The solutions I've tried so far are as follows:
- Bruteforce comparisons
- Pool object using multiprocess (fork of multiprocessing)
- Variations of Compiling a list of simpler operations for Pool multiprocess (caused a memory issue)
- Setting pool process count, and/or chunksize for pool.imap_unordered
I want desperately to make this work using multiprocessing, and my current code looks like this:
print("Beginning pooling, with a new pool for each start pair. This may take a while...")
final_algs=[]
startcomparisons=0
for pairA in startcube_pairs:
comparisonlist=[]
startcomparisons+=1
print(f"Starting comparison block {startcomparisons}/{len(startcube_pairs)}")
for pairB in solvedcube_pairs:
comparisonlist.append([pairA, pairB])
# now we have a small list of comparisons to make, and we will start comparing what we currently have. If we just put all possible pairs in a list, we encounter a memory problem.
with Pool() as pool:
results = pool.imap_unordered(comparecubes_returnsolution_ifexists, comparisonlist, chunksize=4096)
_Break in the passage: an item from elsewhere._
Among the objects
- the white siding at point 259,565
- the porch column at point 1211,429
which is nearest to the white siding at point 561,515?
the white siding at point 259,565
# imap_unordered means the processes will not necessarily start in order, which is fine since we don't care what order we get algorithms out
for result in results: # this portion existing shows all the subprocesses in the task manager so we will keep it
if result != None:
print(f"Found: [{alg_as_str(result)}] length: {len(result)}")
final_algs.append(result)
else: pass
print(f"Finished comparison block {startcomparisons}/{len(startcube_pairs)}\n\n")
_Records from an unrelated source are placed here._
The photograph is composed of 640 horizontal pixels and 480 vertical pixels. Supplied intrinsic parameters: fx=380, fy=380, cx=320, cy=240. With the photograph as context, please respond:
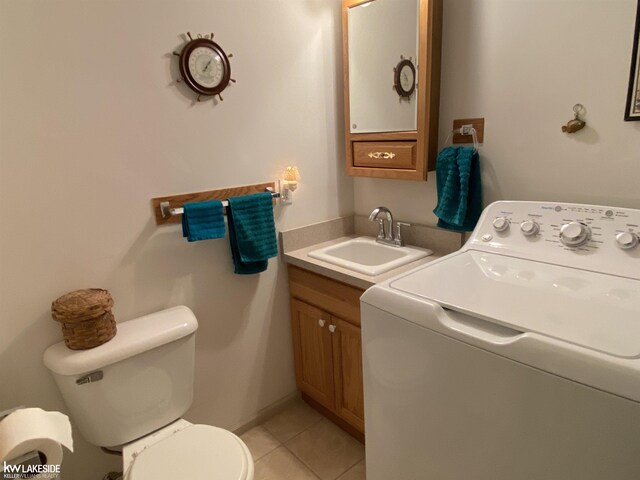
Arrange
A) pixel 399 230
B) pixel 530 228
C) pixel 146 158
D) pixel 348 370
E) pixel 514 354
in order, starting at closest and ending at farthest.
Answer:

With this version of the code, the python process and its subprocesses only collectively use up 7-9% cpu, with most of the workers from the pool using less than 0.5% of my cpu. My goal is that if I were able to better utilize multiprocessing, I'd be able able to use a target 40-60% of my cpu while running these comparisons.
Is multiprocessing even the correct solution to this problem? If so, can I allow python to allocate more processing power without nuking my system's memory?
I've searched a while using the similar questions dropdown and also searching on google, but please direct me to an answer if I have missed something.
EDIT: Will replace above code with reproducible code soon.
from multiprocess import Pool
import math as m
import random
class basicdata:
datavalues=[]
def __init__(self):
self.datavalues = [[[random.randint(1,7) for i in range(3)] for j in range(3)] for k in range(6)]
dataset_1=[basicdata() for i in range(155000)]
dataset_2=[basicdata() for i in range(155000)]
def isdataequal(args):
dataset_1=args[0]
dataset_2=args[1]
isequal=True
for i in range(len(dataset_1)):
for y in range(3):
for x in range(3):
if dataset_1[i][y][x] != dataset_2[i][y][x]:
if dataset_1[i][y][x] != 7: isequal=False # 7 represents a value who's comparison is unimportant to us
if isequal: return dataset_1
else: return None
if __name__ == "__main__":
final_results=[]
print("Beginning comparisons")
for data_1 in dataset_1:
comparisonlist=[]
for data_2 in dataset_2:
comparisonlist.append([data_1.datavalues, data_2.datavalues])
with Pool() as pool:
results = pool.imap_unordered(isdataequal, comparisonlist, chunksize=4096)
for result in results:
if result != None:
final_results.append(result)
else: pass
print(f"Finished a comparison block")
print(final_results)
Should be reproducible code. Interestingly, this cut down version of the program utilizes 99% cpu power on task manager in short bursts, reducing down to the previously stated less than 0.5% usage inbetween. However, the time to complete each comparison is not significantly different.
EDIT 2: responded to some comments. Also, I want to note that all I want out of this project is for the comparisons not to take literal days to compute.